What is the simple strategy to implement group based restrictions based for Point-to-Site (P2S)VPNgateway? It is small environment and servers are mixed together in few Azure subnets. Customer is migrated all servers to Azure and decommissioning on premises Firewall gateway.
Typical situation, business wants defence in depth and only allow tech to All and Sales to some IP addresses (servers in Azure).
I did some online research but did not found any definitive answer. Some users recommend playing with split tunnel settings and same gateway. Some recommend to define two gateways and two configurations (Sales and Tech). Does this work and what about admin and support? I want something plain and simple.

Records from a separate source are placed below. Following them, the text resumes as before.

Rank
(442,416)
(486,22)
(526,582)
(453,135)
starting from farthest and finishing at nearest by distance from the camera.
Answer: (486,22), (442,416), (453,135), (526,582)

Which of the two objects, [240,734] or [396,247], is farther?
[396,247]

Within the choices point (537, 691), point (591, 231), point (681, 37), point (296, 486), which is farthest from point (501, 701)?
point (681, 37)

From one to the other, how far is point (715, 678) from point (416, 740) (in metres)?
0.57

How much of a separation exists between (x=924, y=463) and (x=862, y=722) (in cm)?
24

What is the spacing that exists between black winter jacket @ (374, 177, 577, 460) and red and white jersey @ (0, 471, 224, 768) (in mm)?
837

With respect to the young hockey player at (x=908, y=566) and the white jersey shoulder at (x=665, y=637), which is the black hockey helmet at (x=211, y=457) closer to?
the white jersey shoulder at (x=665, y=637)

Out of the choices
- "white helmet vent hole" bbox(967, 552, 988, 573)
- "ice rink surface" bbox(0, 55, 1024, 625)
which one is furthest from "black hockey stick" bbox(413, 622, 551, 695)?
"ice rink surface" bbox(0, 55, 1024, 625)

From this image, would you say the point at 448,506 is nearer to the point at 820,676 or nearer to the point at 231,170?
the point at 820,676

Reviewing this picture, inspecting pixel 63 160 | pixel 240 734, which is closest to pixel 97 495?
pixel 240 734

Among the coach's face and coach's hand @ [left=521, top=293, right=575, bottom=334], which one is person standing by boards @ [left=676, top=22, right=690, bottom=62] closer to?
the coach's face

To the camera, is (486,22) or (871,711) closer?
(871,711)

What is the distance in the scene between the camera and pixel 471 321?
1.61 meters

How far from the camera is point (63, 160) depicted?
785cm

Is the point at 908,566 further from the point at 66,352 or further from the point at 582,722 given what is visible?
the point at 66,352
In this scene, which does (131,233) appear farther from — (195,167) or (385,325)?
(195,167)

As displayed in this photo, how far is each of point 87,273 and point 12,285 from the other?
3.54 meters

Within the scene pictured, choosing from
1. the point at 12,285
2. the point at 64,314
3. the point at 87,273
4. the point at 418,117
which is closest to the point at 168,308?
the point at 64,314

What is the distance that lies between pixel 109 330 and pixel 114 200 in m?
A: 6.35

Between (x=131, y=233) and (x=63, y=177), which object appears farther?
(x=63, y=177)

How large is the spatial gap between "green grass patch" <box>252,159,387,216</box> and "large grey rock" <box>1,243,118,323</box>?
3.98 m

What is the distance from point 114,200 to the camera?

If you do two gateways (Sales gateway and Tech gateway) you can manage sales and tech access using application security groups (probably just directed to the sales address space since they will only have access to a few), just don’t overlap the private ip address space of the gateways. Also you could use network security groups too but that would require putting an NSG at each NIC which may be cumbersome.
Doing one gateway would be more difficult, split tunneling wouldn’t matter that’s really just how the client accesses the internet, does it go through the vpn gateway then the internet (straight tunnel) or does it just go to the internet from their isp (split tunnel). The only way I see this working is through the routing table, you would need a sales routing table and a tech routing table (probably can just use the .exe since they will be able to access all the servers) and would need to be pretty granular in the ips instead of using a wide range and if a IP address ever changes then basically the routing table needs to be updated for all the clients for that group (This would most likely be a security flaw if a sales guy has the knowledge and permissions to change their routing table). I’m sure it can be done since I think Azure does generate the routing table for you (been a while since I’ve done a p2s) but basically that makes the .exe client worthless for the sales team.
I was expecting this will be hard. Thanks for sharing your thoughts.
Well, Mark Simos (aka.ms/markslist) suggest not to rely on Network for security controls. I will suggest the customer keep it simple and against this overly sophisticated option.